The next function is sink(). The function sink() can sink output that would normally be displayed at the console to an external file in text format. Next is the function write(). The function write() can write atomic data to an external file in text format. Next comes the function write.matrix(). For matrices and data frames, the function write.matrix() exports the matrix or data frame in tabular text format.

The next two functions are write.table() and write.csv(). For objects that can be coerced to a data frame, write.table() and write.csv() can write the object to an external file while maintaining the data frame structure. The functions are slower but more sophisticated than write.matrix() and write tabular text data.

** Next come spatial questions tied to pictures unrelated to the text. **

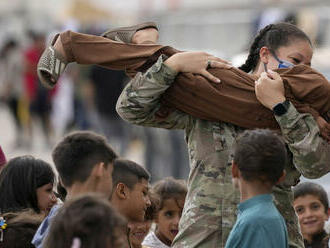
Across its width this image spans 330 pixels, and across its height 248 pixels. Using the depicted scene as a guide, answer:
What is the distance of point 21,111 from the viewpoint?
21594 millimetres

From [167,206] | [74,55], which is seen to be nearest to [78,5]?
[167,206]

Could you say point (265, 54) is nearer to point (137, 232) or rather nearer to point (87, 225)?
point (137, 232)

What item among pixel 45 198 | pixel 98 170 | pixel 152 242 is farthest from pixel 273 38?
pixel 152 242

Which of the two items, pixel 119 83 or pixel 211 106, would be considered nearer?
pixel 211 106

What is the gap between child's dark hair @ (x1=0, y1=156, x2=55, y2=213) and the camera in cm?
604

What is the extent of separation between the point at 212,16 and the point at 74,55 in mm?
12840

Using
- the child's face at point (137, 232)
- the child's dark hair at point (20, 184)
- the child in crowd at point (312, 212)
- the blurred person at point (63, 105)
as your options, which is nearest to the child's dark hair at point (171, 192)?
the child in crowd at point (312, 212)

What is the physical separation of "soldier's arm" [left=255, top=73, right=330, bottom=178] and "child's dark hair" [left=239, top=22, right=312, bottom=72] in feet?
1.10

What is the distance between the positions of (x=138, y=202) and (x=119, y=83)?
1216 centimetres

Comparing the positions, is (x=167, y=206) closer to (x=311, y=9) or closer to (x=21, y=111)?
(x=311, y=9)

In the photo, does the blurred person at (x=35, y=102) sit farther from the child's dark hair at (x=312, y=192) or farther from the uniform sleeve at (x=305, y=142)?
the uniform sleeve at (x=305, y=142)

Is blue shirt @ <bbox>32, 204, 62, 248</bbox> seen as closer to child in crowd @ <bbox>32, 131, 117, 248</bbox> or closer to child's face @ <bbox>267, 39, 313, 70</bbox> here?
child in crowd @ <bbox>32, 131, 117, 248</bbox>

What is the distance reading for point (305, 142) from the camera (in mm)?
5184

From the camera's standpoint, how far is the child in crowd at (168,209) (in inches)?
280
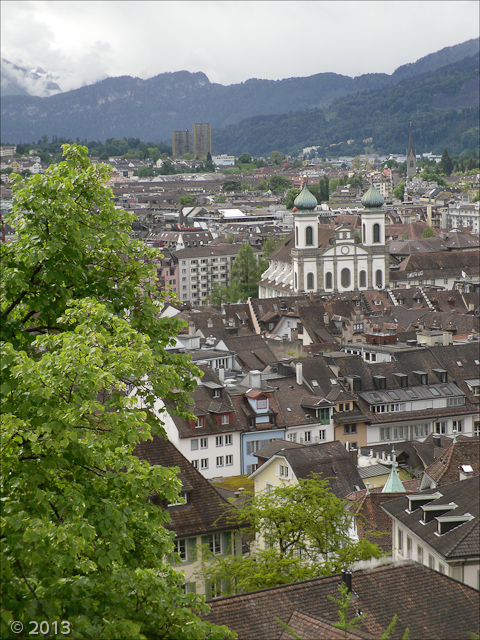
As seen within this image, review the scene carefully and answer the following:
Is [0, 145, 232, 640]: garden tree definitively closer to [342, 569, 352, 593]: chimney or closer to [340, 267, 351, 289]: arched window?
[342, 569, 352, 593]: chimney

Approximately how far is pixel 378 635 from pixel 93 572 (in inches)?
274

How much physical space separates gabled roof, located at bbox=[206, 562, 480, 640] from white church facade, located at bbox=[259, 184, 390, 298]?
330 ft

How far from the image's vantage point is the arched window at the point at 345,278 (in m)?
124

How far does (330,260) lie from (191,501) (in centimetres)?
9539

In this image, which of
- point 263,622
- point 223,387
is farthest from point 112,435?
point 223,387

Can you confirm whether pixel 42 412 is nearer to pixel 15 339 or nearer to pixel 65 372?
pixel 65 372

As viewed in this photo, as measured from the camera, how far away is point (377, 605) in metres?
20.1

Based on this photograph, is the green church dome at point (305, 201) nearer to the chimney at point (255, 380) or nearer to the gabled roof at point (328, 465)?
the chimney at point (255, 380)

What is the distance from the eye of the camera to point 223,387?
51.1 meters

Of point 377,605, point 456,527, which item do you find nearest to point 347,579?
point 377,605

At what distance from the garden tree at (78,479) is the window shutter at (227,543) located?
528 inches

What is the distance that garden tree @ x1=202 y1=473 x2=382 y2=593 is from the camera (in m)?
26.3

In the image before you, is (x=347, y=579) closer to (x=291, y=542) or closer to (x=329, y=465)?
(x=291, y=542)

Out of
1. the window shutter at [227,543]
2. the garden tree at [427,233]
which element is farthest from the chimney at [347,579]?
the garden tree at [427,233]
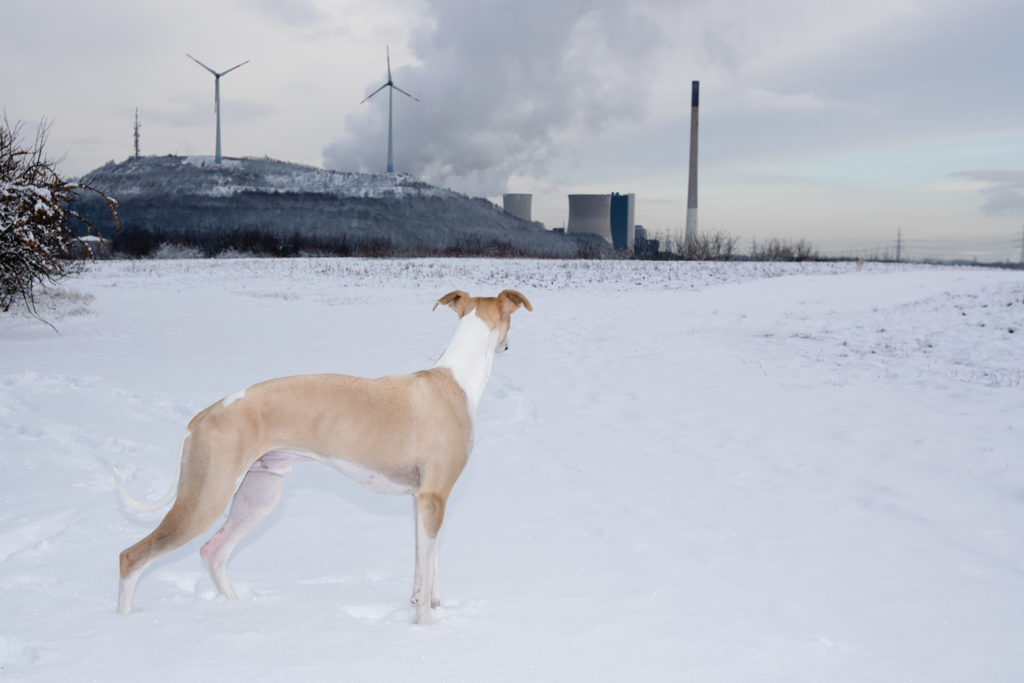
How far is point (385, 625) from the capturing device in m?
4.37

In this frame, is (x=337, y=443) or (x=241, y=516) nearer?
(x=337, y=443)

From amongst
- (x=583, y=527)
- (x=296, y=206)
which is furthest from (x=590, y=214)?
(x=583, y=527)

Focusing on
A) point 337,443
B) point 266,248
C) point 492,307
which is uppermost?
point 266,248

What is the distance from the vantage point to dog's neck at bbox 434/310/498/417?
4.71 meters

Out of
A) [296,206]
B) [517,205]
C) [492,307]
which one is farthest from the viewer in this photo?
[517,205]

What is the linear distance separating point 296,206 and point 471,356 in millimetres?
104606

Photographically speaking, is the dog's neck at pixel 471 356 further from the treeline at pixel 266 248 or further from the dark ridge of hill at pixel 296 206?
the dark ridge of hill at pixel 296 206

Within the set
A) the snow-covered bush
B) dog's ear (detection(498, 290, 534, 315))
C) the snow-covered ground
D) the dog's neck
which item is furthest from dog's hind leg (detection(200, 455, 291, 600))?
the snow-covered bush

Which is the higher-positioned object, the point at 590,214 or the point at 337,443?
the point at 590,214

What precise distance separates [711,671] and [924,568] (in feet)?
8.69

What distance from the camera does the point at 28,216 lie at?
1603 centimetres

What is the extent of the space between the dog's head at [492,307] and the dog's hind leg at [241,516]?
1.54 m

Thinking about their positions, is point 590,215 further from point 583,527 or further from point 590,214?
point 583,527

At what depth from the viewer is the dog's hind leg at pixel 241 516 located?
468cm
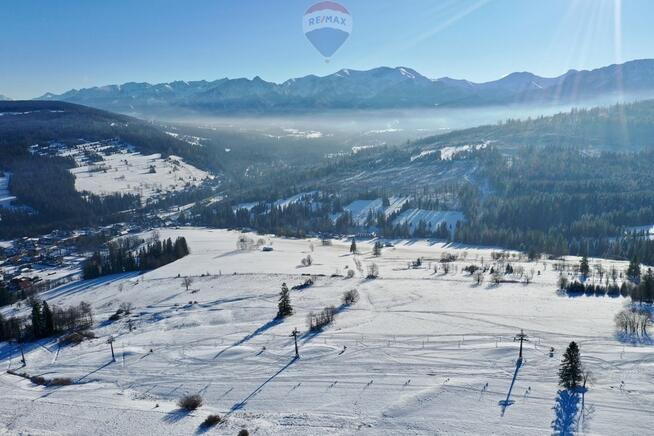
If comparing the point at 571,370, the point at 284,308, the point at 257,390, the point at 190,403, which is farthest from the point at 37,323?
the point at 571,370

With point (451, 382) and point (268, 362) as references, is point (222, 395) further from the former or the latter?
point (451, 382)

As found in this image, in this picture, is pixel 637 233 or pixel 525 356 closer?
pixel 525 356

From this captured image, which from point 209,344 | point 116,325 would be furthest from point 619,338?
point 116,325

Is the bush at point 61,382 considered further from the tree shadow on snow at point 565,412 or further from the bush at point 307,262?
the bush at point 307,262

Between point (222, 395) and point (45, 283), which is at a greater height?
point (222, 395)

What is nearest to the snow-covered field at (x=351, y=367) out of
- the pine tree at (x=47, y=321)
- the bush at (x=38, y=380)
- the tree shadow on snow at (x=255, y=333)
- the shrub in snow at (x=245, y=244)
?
the tree shadow on snow at (x=255, y=333)

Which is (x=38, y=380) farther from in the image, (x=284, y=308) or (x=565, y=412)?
(x=565, y=412)

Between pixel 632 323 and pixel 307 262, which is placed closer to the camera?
pixel 632 323

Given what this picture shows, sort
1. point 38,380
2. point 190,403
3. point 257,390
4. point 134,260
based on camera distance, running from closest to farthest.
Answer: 1. point 190,403
2. point 257,390
3. point 38,380
4. point 134,260
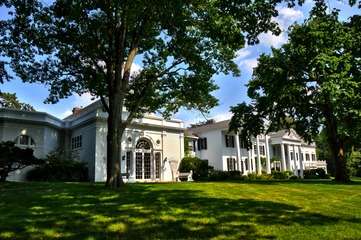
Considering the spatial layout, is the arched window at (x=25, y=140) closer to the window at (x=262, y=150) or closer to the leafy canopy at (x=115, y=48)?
the leafy canopy at (x=115, y=48)

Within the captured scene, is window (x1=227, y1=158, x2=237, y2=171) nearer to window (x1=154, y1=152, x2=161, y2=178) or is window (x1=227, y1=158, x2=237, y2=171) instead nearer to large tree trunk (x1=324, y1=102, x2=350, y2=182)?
window (x1=154, y1=152, x2=161, y2=178)

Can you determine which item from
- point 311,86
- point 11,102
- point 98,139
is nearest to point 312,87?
point 311,86

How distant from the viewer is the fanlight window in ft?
103

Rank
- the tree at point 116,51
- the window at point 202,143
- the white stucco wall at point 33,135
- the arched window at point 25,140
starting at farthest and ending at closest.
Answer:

The last two functions we cover are save() and saveRDS(). These functions save objects in binary format by default and are the functions of choice to transfer data sets and functions between workspaces.

There are also functions that convert data frames to Excel, SPSS, SAS, and Stata formats, which we briefly cover in this chapter. Also, output at the console can be cut and pasted to an external file.

A table of importing and exporting functions covered in the book is given in Table 10-1, where some functions are paired.
Table 10-1

Paired Import and Export Functions

Importing

Exporting

Use

source( )

dump( )

Create and source external files in a text format

scan( )

 

Read textual data as a vector

 

sink( )

Write textual output from commands

 

write( )

Write textual data in tabular form

 

write.matrix( )

Write a matrix or data frame using one atomic mode, maintains the original structure

read.table( )

read.csv( )

write.table( )

write.csv( )

Read and write a matrix or data frame in textual form, maintains the original structure

load( )

data( )

attach( )

save( )

Read and write objects, mainly in binary format, used to transfer objects

readRDS( )

saveRDS( )

Read and write an object, mainly in binary format, used to transfer an object

dget( )

dput( )

Of historical interest, uses the text format

The Function dump( )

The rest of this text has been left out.